The following will open a raster for reading.

raster = Raster('source_raster.csar')

One can specify the named parameter.

raster = Raster(filename='source_raster.csar')

One can also supply a URI

raster = Raster(uri='file:///source_raster.csar')

Opening from BDB Server

To open a database surface, a URI must be given formatted as:

bdb://username:password@hostname/database/boid

Note

The database name is case sensitive.

Boids (object IDs for database objects) can be found by via caris.bathy.db.Database.query_objects().

In BASE Editor the boid can be found by selecting a surfac, the boid will be shown in the Selection window. The URI for opened rasters or clouds is shown in the Properties window’s the “Surface Name” field.

raster = caris.coverage.Raster(uri='bdb://dba:sql@example.com/MyDB/02000001')

Listing Bands

The band information is found in the Raster.band_info property. It is simply a dictionary where the key is the band name and the value is an instance of BandInfo. The band information contains properties such as its type, category, minimum, maximum, no-data-value, etc. See BandInfo for more info.

raster = Raster('source_raster.csar')

for band_name in raster.band_info:
    print(str(raster.band_info[band_name]))

Reading from a Raster

Reading is done via the read() method.

The following will read the entire band named Depth. Note that this is not a good idea for large rasters. Reading in smaller blocks would be advisable.

raster = Raster('source_raster.csar')

data = raster.read(band_name = 'Depth', area = ((0,0),raster.dims), level = raster.highest_level)

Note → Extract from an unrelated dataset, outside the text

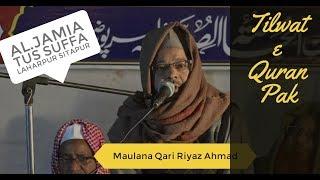 Qari Riyaz Ahmad Mehfil -e-Husn e Qirat Laharpur Sitapur Waqt Media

The level is optional. It defaults to the highest level. This is equvalent code.

raster = Raster('source_raster.csar')

data = raster.read(band_name = 'Depth', area = ((0,0),raster.dims))

The levels will be numerically lower for the coarser levels down to raster.lowest_level inclusive.

Note that in most cases, using named parameters is an optional feature. One may specify the arguments in order without the names.

raster = Raster('source_raster.csar')

data = raster.read('Depth', ((0,0),raster.dims))

Example counting no-data-values

raster = Raster('source_raster.csar')

area = ((0,0), raster.dims)
ndvCount = sum(1 for x in raster2.read('Depth', area) if x == raster2.band_info['Depth'].ndv)
print('no-data-value count: ' + str(ndvCount))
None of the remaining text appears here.